*Material provided:*
== Segment start ==

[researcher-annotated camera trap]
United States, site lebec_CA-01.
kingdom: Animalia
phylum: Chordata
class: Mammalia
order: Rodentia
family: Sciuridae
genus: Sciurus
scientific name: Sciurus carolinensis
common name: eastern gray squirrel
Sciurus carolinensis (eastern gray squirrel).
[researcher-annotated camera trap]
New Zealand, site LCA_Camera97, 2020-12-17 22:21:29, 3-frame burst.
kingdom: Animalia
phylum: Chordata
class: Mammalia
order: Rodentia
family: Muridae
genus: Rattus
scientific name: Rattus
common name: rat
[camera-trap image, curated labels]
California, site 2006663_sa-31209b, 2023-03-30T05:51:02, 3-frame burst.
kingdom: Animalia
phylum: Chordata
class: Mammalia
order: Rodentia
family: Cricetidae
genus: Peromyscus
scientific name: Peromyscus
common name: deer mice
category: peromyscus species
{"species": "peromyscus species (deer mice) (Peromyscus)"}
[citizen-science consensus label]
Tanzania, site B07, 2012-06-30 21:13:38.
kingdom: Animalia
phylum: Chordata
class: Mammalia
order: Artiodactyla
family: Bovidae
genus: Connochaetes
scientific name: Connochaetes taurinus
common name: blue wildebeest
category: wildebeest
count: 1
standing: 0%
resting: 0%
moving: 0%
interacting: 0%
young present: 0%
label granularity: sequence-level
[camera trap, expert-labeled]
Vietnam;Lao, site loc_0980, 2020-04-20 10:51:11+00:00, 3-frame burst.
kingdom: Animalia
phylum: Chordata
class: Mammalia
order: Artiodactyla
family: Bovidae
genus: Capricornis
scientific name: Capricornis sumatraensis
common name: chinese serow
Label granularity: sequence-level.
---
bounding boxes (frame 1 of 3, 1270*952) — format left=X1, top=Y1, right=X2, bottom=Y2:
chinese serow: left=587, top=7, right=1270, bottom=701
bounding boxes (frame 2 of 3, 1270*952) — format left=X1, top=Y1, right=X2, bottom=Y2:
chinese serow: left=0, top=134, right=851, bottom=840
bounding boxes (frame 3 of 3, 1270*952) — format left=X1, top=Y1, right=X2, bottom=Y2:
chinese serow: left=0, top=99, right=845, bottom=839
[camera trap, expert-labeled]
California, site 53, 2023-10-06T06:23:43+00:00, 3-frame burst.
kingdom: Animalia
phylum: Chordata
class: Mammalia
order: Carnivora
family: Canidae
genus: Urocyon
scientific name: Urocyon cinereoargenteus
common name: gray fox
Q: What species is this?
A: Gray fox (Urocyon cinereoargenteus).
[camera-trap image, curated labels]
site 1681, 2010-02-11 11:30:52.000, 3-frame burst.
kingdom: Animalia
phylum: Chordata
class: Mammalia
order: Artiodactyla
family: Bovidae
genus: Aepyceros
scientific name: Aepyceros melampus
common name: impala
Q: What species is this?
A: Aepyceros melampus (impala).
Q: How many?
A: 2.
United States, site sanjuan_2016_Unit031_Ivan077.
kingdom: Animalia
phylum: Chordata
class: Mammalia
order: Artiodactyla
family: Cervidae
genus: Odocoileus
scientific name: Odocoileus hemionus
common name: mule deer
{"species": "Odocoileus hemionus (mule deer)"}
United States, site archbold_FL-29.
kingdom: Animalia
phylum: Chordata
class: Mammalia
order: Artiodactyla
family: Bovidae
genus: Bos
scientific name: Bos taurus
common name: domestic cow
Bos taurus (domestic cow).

== Segment end ==

*What is needed:*
Quote exactly and only the lines from the one holding "family: Cervidae" through the end of the data.

*Exercise output:*
family: Cervidae
genus: Odocoileus
scientific name: Odocoileus hemionus
common name: mule deer
{"species": "Odocoileus hemionus (mule deer)"}
United States, site archbold_FL-29.
kingdom: Animalia
phylum: Chordata
class: Mammalia
order: Artiodactyla
family: Bovidae
genus: Bos
scientific name: Bos taurus
common name: domestic cow
Bos taurus (domestic cow).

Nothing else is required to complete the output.